━━ Document extract

In the House of Commons, in media studios, in the pages of national newspapers and on Twitter the NHS and its regulator are the subject of a fairly fierce blame game, still spilling over from last week.

In summary, did the Care Quality Commission (CQC) cover up hospital failings, did the then health secretary, Labour's Andy Burnham, know it, and is the current health secretary, Jeremy Hunt, someone who's done a bunch of things in office that's made everything worse?

Lawyers and the law may not be centre stage, but lawyers are closely mixed up in events here. One of CQC's in-house lawyers was criticised in Grant Thornton's report on the alleged suppression of a critical report on University Hospitals of Morecambe Bay NHS Trust (an account those criticised in the report deny). And solicitors advising former patients, or their relatives, were central to maintaining pressure on both CQC and the trust itself.

The issue is important, even if Burnham, Hunt, ex-CQC senior staff and the media are getting a bit unclassily shouty on the topic. But I can't help feeling that the tonal virulence of the exchanges is in part based on the poor likelihood of blame being definitively pinned anywhere.

Clinical negligence cases are, of course, harder to bring than ever. But even if they were substantially easier, non-clinical sources of ‘blame’ are rarely held to account with any reference to the law.

Points on both sides of this row include the following. One is that the last government, of which Burnham was a member, created and then superintended a flawed regulator – with an inspection regime that fell short of that use by its predecessor bodies.

━━━━
━━ Data block

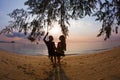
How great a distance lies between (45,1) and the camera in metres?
15.0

━━━━

• _Activity A_:
In the text on the NHS blame game, whose report criticized one of CQC's in-house lawyers?
• _Activity B_:
From the text on the NHS blame game, print the part that opens with the words containing "Clinical negligence cases" and closes with "its predecessor bodies.".

• _Exercise response A_:
Grant Thornton's report.

• _Exercise response B_:
Clinical negligence cases are, of course, harder to bring than ever. But even if they were substantially easier, non-clinical sources of ‘blame’ are rarely held to account with any reference to the law.

Points on both sides of this row include the following. One is that the last government, of which Burnham was a member, created and then superintended a flawed regulator – with an inspection regime that fell short of that use by its predecessor bodies.